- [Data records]
◆ ◆ ◆
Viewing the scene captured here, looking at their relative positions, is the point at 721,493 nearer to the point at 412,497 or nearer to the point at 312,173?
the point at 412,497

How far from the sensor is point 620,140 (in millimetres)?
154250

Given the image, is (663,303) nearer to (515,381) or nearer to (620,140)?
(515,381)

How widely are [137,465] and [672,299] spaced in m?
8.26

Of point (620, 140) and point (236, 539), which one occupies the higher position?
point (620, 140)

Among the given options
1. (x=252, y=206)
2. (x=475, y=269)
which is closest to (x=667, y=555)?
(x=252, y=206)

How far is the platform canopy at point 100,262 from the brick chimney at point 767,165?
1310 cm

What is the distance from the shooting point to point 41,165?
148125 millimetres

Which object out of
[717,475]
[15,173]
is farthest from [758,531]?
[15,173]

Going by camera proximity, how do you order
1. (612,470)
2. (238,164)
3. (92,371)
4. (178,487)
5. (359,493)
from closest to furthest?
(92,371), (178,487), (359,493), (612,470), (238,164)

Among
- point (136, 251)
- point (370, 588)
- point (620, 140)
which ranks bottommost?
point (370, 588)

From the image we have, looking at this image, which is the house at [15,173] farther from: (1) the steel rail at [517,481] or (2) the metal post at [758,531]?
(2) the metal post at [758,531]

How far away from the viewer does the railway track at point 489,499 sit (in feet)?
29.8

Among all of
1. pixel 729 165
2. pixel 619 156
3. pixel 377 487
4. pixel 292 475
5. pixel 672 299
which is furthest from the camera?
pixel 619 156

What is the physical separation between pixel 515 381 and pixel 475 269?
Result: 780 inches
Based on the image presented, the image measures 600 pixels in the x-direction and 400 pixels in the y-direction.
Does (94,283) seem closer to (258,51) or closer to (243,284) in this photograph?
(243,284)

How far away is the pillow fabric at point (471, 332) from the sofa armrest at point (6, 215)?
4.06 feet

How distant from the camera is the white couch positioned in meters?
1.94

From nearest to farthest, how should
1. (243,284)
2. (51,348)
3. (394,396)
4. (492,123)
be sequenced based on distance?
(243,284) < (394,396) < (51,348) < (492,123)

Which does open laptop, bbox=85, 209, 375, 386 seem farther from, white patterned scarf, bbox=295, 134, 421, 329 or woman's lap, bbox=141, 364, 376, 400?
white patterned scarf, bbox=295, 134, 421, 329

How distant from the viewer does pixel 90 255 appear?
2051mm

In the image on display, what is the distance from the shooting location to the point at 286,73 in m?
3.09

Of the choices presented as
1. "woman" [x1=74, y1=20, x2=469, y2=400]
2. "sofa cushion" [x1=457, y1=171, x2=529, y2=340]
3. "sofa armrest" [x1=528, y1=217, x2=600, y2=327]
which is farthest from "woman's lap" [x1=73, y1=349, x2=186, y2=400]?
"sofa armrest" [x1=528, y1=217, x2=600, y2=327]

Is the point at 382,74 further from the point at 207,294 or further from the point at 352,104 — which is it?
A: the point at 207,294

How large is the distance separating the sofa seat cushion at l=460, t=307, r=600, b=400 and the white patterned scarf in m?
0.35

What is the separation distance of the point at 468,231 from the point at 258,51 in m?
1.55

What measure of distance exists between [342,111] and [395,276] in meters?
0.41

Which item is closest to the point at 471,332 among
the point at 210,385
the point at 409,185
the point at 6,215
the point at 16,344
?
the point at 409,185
◆ ◆ ◆
- [Short exercise] Locate every line in the material above that contains the word "cushion" and copy each such line. Only a match in the same case counts.

- [Task answer]
2. "sofa cushion" [x1=457, y1=171, x2=529, y2=340]
How large is the distance separating the sofa seat cushion at l=460, t=307, r=600, b=400 and the white patterned scarf in m?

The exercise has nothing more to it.